● **ASSIGNED TASK**
Restate the data below word for word. Leave the images out.

═════ GIVEN RECORDS

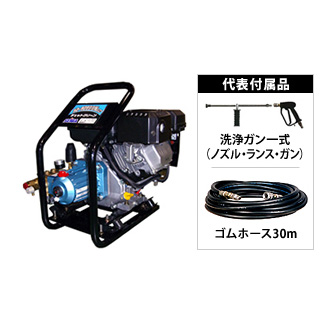 精和産業(セイワ) ガソリンエンジン高圧洗浄機(開放型) JC-1513GHnew 標準セット 洗浄ガン・ゴムホース30m付属 [配送制限商品]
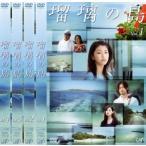 瑠璃の島 全4枚 第1話〜最終話 レンタル落ち 全巻セット 中古 DVD画像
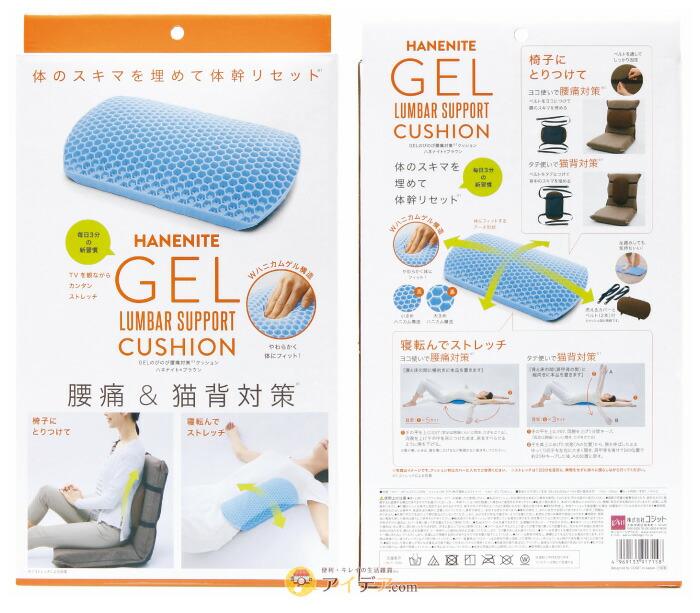 GELのびのび腰痛対策クッションハネナイトブラウン:パッケージ
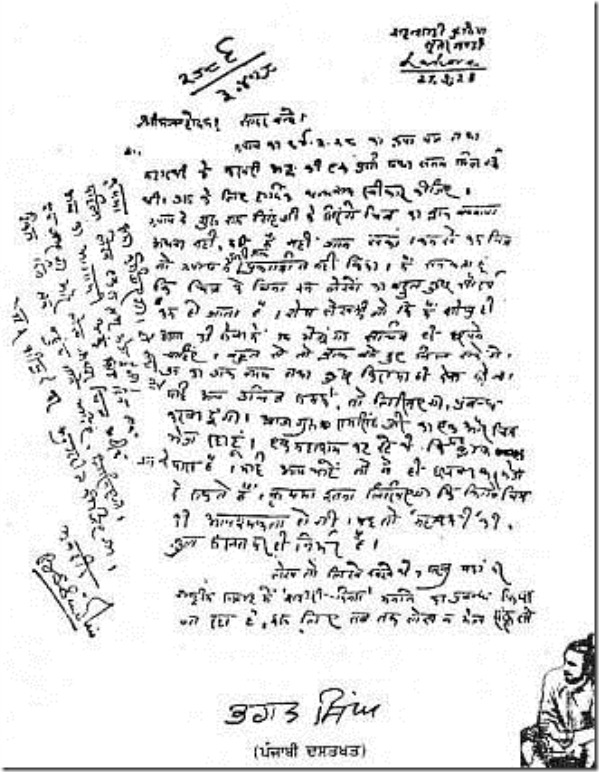 letter by bhagat singh from lahore jail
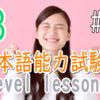 JLPT N3 Level Online actual Lesson part 10 日本語能力試験N3級オンライン講座  part 10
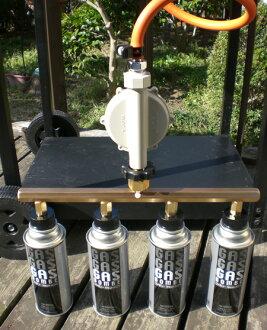[CB 깡통 대응] 카세트 가스 어댑터 4 개 타입 + 호스 끝을 갖춘 감속 재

══════════

● **RESPONSE**
 精和産業(セイワ) ガソリンエンジン高圧洗浄機(開放型) JC-1513GHnew 標準セット 洗浄ガン・ゴムホース30m付属 [配送制限商品]
 瑠璃の島 全4枚 第1話〜最終話 レンタル落ち 全巻セット 中古 DVD画像
 GELのびのび腰痛対策クッションハネナイトブラウン:パッケージ
 letter by bhagat singh from lahore jail
 JLPT N3 Level Online actual Lesson part 10 日本語能力試験N3級オンライン講座  part 10
[CB 깡통 대응] 카세트 가스 어댑터 4 개 타입 + 호스 끝을 갖춘 감속 재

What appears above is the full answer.